#### Stored data entries
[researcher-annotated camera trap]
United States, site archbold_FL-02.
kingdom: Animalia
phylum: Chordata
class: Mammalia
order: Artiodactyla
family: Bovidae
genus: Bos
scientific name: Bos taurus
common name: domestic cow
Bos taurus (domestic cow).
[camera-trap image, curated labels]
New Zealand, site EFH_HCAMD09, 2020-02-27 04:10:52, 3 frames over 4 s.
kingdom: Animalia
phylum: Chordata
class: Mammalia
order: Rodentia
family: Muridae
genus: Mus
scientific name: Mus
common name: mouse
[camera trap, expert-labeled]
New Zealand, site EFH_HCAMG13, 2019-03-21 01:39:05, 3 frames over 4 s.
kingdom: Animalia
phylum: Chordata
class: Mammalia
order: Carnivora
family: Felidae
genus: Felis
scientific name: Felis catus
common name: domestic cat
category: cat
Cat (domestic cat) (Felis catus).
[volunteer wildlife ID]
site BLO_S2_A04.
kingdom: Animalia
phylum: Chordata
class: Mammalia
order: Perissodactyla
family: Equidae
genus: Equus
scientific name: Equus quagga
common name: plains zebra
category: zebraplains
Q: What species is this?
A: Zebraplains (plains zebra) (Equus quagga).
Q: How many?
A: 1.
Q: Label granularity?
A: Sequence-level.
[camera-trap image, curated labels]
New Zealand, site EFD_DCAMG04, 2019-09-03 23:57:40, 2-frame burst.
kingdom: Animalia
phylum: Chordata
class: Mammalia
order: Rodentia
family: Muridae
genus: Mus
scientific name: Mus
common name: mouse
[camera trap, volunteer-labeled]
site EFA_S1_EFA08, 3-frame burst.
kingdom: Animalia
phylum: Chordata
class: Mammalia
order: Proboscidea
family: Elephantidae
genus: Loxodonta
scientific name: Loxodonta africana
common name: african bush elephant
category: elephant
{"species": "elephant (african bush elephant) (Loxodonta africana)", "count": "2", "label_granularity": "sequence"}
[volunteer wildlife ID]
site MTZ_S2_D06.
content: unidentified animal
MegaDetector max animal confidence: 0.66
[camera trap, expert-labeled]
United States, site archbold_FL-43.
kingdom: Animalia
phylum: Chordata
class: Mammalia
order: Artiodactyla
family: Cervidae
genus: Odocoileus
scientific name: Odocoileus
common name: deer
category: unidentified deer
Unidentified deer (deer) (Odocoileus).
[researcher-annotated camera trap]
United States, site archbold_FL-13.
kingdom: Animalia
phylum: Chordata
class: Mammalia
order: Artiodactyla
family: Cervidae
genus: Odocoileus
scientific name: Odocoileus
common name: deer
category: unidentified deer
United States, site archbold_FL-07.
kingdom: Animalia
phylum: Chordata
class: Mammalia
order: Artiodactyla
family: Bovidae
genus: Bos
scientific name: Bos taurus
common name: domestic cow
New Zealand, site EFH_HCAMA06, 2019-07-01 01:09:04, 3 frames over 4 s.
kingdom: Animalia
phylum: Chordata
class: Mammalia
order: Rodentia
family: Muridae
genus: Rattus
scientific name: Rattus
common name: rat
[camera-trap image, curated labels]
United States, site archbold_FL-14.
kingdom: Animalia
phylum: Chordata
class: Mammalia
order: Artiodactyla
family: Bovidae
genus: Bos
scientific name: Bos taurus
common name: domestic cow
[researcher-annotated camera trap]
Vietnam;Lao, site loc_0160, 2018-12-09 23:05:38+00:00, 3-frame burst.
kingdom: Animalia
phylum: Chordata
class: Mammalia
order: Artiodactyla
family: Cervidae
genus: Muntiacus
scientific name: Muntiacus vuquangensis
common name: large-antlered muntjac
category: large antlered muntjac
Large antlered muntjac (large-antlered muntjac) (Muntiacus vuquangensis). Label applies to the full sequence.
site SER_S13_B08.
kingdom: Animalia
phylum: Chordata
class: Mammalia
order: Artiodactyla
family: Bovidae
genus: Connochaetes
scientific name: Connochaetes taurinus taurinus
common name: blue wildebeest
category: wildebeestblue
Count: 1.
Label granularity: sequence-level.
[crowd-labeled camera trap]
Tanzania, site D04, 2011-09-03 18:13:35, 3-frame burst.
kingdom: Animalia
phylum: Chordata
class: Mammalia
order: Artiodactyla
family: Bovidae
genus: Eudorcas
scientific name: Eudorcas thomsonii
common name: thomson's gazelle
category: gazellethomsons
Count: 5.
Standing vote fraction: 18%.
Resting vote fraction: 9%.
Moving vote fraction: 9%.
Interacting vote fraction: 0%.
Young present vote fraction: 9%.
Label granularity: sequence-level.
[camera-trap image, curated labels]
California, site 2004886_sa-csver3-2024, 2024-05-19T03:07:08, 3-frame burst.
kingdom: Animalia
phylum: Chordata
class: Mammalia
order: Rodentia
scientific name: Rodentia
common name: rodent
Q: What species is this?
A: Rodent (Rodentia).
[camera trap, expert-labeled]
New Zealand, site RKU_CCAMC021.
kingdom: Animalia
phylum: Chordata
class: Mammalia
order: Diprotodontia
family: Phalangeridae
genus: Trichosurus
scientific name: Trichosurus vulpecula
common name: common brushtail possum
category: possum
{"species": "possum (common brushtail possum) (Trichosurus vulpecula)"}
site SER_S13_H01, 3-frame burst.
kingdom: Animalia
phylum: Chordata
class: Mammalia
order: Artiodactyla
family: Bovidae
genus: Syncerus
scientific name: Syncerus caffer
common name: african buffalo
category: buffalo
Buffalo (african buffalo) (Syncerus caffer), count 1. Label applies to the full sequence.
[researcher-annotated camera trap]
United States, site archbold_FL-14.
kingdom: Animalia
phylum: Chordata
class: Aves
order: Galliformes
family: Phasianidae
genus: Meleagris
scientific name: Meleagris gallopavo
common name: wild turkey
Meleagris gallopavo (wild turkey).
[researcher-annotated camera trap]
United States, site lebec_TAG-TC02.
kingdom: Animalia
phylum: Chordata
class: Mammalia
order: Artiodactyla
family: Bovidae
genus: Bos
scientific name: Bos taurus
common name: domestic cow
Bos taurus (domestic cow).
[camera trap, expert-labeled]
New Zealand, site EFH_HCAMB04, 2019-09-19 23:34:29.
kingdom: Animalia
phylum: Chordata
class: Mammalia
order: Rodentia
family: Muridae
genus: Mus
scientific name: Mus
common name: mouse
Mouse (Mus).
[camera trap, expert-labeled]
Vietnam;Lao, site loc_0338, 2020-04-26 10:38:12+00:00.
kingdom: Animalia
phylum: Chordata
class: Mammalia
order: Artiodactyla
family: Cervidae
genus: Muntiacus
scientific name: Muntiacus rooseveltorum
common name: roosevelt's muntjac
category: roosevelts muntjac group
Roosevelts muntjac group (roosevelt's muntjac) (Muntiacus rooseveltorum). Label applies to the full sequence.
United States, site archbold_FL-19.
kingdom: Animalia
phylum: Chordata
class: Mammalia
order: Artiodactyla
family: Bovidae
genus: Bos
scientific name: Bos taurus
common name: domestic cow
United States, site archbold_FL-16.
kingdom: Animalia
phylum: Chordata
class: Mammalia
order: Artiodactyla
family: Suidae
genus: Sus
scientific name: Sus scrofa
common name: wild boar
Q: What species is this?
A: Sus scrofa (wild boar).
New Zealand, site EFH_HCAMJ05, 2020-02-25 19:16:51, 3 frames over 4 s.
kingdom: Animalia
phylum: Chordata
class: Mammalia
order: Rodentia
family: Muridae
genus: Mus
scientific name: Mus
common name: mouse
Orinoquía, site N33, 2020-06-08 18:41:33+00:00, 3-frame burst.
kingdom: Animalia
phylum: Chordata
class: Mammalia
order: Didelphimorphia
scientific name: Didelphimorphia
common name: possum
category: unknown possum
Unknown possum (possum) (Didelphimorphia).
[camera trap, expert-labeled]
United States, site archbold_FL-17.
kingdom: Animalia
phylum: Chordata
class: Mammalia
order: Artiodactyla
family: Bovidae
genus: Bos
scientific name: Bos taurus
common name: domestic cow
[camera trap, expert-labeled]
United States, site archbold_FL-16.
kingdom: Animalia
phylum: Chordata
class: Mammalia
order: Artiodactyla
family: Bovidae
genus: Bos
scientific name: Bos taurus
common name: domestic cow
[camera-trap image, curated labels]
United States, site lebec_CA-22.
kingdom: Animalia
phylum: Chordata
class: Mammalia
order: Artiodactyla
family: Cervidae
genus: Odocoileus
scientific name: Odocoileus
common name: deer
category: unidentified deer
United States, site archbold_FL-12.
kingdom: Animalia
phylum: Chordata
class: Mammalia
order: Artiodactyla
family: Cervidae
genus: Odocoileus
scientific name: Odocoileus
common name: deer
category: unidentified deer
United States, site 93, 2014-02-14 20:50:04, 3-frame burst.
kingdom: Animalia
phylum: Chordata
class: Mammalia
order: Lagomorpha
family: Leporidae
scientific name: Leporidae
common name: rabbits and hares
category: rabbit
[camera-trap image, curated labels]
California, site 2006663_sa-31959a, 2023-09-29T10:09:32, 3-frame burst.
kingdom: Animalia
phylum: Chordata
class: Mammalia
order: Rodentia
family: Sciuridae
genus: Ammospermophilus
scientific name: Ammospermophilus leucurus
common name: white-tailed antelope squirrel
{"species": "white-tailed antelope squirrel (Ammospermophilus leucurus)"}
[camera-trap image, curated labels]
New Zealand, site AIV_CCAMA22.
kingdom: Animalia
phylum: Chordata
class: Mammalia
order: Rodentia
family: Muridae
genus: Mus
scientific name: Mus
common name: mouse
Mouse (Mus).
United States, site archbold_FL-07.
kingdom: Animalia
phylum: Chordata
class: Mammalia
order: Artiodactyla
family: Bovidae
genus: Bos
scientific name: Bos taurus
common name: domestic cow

#### Task prompt
All lines of the records above that contain the word "California" are to be copied out.

#### Output of the exercise
California, site 2004886_sa-csver3-2024, 2024-05-19T03:07:08, 3-frame burst.
California, site 2006663_sa-31959a, 2023-09-29T10:09:32, 3-frame burst.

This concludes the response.